The farmers weren't alone in doubting the benefits of membership. Until recently, Poland's hugely powerful Catholic Church had also been campaigning against membership, fearing that EU entry would result in Poland losing its ability to carve it's own path on hot-button political issues like abortion.

Last year Catholic Church leader Cardinal Jozef Glemp demanded that Poland's anti-abortion position be recognized by the EU when it joins in 2004. But his plea fell on deaf ears. The left-leaning Miller government, which favors legalization of abortion, ignored the issue when it negotiated its accession terms with Brussels last year.

Catholic U-turn

The Catholic Church recently eased its objections to EU membership after Pope John Paul II came out in support of integration. "Europe needs Poland, and Poland needs Europe," he said on May 19.

The Pope's stance led the staunch-Catholic station Radio Marya, which had long been part of the anti-EU campaign, to make a U-turn this week. The station is now urging Polish Catholics to follow Vatican's advice and vote in favor of EU membership.

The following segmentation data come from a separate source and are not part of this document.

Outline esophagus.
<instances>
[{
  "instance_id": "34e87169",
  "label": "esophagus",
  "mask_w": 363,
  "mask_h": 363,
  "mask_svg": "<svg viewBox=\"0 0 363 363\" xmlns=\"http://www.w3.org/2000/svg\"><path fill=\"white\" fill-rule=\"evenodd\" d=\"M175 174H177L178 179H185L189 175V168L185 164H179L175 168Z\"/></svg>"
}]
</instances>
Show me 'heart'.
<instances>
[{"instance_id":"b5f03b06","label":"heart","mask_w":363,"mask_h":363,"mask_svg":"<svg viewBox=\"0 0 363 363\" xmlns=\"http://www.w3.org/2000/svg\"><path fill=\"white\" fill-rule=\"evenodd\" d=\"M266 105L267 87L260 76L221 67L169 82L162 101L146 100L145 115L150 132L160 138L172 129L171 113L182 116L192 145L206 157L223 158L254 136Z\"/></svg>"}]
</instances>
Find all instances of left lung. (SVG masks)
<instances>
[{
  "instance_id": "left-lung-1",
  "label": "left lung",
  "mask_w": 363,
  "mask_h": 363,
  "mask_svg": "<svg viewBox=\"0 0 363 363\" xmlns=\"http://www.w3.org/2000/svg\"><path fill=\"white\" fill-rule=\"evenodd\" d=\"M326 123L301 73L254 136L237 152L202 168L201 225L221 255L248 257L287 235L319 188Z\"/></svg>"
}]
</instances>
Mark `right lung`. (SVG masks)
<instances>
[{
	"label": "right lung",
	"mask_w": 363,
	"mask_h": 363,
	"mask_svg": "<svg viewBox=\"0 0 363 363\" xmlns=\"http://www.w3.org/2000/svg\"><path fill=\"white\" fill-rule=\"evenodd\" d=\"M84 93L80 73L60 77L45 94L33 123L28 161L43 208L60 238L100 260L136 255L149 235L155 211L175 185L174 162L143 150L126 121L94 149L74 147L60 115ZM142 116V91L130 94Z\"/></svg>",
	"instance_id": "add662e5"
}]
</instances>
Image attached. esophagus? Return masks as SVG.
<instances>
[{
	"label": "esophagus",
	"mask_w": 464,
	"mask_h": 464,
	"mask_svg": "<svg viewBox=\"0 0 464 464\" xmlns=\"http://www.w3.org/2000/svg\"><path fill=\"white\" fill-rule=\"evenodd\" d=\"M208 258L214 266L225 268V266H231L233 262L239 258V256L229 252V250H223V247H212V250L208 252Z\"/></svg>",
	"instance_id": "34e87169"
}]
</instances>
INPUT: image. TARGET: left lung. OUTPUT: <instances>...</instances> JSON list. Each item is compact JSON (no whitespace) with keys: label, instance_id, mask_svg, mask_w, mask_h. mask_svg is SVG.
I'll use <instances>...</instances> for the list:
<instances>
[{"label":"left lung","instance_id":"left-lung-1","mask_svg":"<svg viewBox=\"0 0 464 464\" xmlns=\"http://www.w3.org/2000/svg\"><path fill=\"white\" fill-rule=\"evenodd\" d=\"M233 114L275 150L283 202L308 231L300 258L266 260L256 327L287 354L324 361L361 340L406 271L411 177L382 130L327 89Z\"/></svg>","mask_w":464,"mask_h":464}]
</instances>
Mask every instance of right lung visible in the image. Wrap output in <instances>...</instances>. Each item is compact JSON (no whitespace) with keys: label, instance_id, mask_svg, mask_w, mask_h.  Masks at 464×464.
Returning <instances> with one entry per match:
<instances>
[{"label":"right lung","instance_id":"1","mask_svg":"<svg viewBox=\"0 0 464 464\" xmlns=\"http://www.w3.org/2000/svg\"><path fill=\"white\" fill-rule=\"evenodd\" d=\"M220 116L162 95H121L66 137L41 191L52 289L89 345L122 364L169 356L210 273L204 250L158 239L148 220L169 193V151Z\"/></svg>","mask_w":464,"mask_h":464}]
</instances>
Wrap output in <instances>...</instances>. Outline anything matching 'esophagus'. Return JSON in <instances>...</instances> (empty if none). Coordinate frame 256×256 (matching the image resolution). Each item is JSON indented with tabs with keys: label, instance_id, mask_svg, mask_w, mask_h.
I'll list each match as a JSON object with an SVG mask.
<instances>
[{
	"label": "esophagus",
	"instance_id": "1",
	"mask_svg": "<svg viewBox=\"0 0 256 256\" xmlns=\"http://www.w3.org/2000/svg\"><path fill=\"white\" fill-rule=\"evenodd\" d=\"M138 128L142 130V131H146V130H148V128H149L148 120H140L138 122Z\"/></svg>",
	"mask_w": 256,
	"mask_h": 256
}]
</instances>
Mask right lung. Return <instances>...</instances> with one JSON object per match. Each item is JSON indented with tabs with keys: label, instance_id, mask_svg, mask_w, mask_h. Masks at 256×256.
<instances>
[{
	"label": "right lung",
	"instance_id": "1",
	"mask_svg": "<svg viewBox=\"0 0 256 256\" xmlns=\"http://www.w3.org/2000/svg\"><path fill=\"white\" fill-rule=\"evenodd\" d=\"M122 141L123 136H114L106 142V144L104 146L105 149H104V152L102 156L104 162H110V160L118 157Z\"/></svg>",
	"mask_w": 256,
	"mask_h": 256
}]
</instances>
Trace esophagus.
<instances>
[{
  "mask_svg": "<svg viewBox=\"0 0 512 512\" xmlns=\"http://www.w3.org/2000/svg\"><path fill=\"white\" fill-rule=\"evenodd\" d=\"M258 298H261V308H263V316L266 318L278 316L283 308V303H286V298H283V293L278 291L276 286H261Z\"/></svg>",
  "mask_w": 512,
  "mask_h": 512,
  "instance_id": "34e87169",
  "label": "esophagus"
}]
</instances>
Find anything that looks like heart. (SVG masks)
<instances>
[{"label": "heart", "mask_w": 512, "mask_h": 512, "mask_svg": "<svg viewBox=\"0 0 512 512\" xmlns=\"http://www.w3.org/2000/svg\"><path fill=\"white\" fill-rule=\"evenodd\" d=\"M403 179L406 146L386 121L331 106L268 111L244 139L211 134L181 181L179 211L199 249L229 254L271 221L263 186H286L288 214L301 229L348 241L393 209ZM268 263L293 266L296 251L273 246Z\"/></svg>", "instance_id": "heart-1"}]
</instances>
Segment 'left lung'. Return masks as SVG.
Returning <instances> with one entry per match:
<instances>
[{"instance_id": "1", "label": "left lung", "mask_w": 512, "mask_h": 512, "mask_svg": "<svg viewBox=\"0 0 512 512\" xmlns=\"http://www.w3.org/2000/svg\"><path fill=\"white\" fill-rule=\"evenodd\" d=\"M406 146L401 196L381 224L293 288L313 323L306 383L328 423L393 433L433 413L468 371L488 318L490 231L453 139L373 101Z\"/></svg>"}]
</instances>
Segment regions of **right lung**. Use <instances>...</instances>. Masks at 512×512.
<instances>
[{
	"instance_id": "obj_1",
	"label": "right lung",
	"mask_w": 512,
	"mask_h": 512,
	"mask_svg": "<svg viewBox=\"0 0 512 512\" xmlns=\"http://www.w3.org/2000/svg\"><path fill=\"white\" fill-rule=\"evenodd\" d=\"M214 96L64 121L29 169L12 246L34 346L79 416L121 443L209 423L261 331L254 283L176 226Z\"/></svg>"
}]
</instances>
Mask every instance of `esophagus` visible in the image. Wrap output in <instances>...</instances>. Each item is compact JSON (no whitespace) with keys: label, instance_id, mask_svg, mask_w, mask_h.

The station and its euroskeptic sister newspaper, Nasz Dziennik, had earlier called on Poles to "say 'no' in order to save Poland, for which the EU has reserved the role of a second-class member," and damned the EU as being "not heaven, not hell, at most purgatory."

The station has broadcast a starkly different message in the final days leading up to the referendum. "If the Holy Father says something, then we do not debate with the Holy Father," the station's director, Father Tadeusz Rydzyk said in a broadcast.

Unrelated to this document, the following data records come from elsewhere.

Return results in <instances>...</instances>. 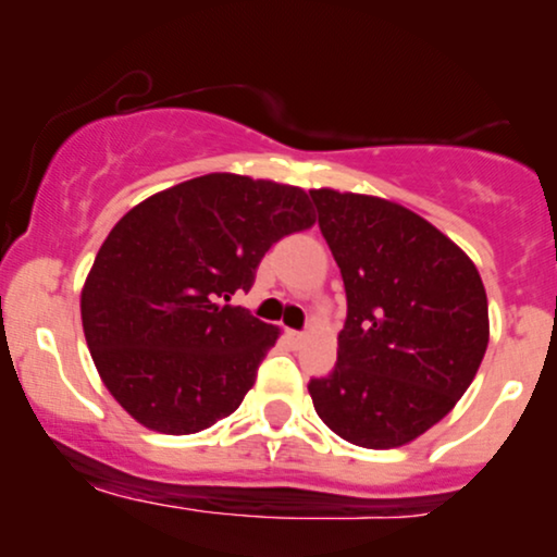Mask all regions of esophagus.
Returning <instances> with one entry per match:
<instances>
[{
    "label": "esophagus",
    "mask_w": 557,
    "mask_h": 557,
    "mask_svg": "<svg viewBox=\"0 0 557 557\" xmlns=\"http://www.w3.org/2000/svg\"><path fill=\"white\" fill-rule=\"evenodd\" d=\"M290 337H293V341H296V343H300V341H304V337H306V332H298V330H290Z\"/></svg>",
    "instance_id": "obj_1"
}]
</instances>
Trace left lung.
<instances>
[{"label":"left lung","mask_w":557,"mask_h":557,"mask_svg":"<svg viewBox=\"0 0 557 557\" xmlns=\"http://www.w3.org/2000/svg\"><path fill=\"white\" fill-rule=\"evenodd\" d=\"M309 196L348 298L335 369L309 382L319 419L372 450L411 443L456 406L484 359L482 277L398 203L330 188Z\"/></svg>","instance_id":"1"}]
</instances>
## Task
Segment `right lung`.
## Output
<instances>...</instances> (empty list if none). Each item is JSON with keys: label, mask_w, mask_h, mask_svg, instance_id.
I'll use <instances>...</instances> for the list:
<instances>
[{"label": "right lung", "mask_w": 557, "mask_h": 557, "mask_svg": "<svg viewBox=\"0 0 557 557\" xmlns=\"http://www.w3.org/2000/svg\"><path fill=\"white\" fill-rule=\"evenodd\" d=\"M314 220L300 188L227 172L133 207L81 296L88 350L114 400L164 434L230 417L280 335L230 298L251 290L272 243Z\"/></svg>", "instance_id": "add662e5"}]
</instances>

A raw deal for Polish farmers?

But many Polish farmers still believe they will get a raw deal if EU accession goes ahead. Farmers, who make up about 18 percent of the population, believe their businesses will be threatened if Poland joins the EU, arguing that the accession terms for EU entry have been unfair.

Under the terms hammered out between Warsaw and Brussels at last December's Copenhagen Summit, Polish farmers are set to receive only 45 percent of the subsidies they would normally during their first year of EU membership. Although that figure will rise to 65 percent in 2006, many are angry and have accused the Miller administration of selling them down the river.

50 percent turnout required

An additional problem facing the Polish government is getting Poles to the polls. Although the latest survey by the Warsaw-based pollster OBOP found that 57 percent of voters were planning to cast their ballot this weekend, the figure was only slightly higher than the 50 percent turnout required for the referendum to pass.

If Polish voters fail to ratify the accession treaty, the Polish parliament will have to do so itself through a two-thirds majority vote. Such a move could jeopardize Miller's government.

However, both Polish and foreign leaders have been out in force in recent weeks to assure Poles that voting "yes" will not be tantamount to surrendering their sovereignty and that, in the end, the benefits of membership will in the long-term outweigh the immediate consequences.

German aid for Iraq mission?

During his visit on Wednesday, Schröder is also expected to discuss the Polish-led security force in Iraq with Miller.

NATO countries agreed on Monday to provide logistics, intelligence, communications, movement coordination and other troop support for the 7,500-strong force which is expected to be deployed in Iraq's south-central zone starting in September. Poland has already received pledges of troops from Ukraine, Bulgaria, Denmark and Norway.

"We must find a way to enable us all to do our bit in building a new civil society in Iraq," German parliamentarian and member of the German-Polish society, Dietmar Niethahn told Deutsche Welle.

"And in that context I think it's very important that Poland gets support from NATO. And if NATO gives Poland help, Germany as a NATO member will be one of the countries to support them too."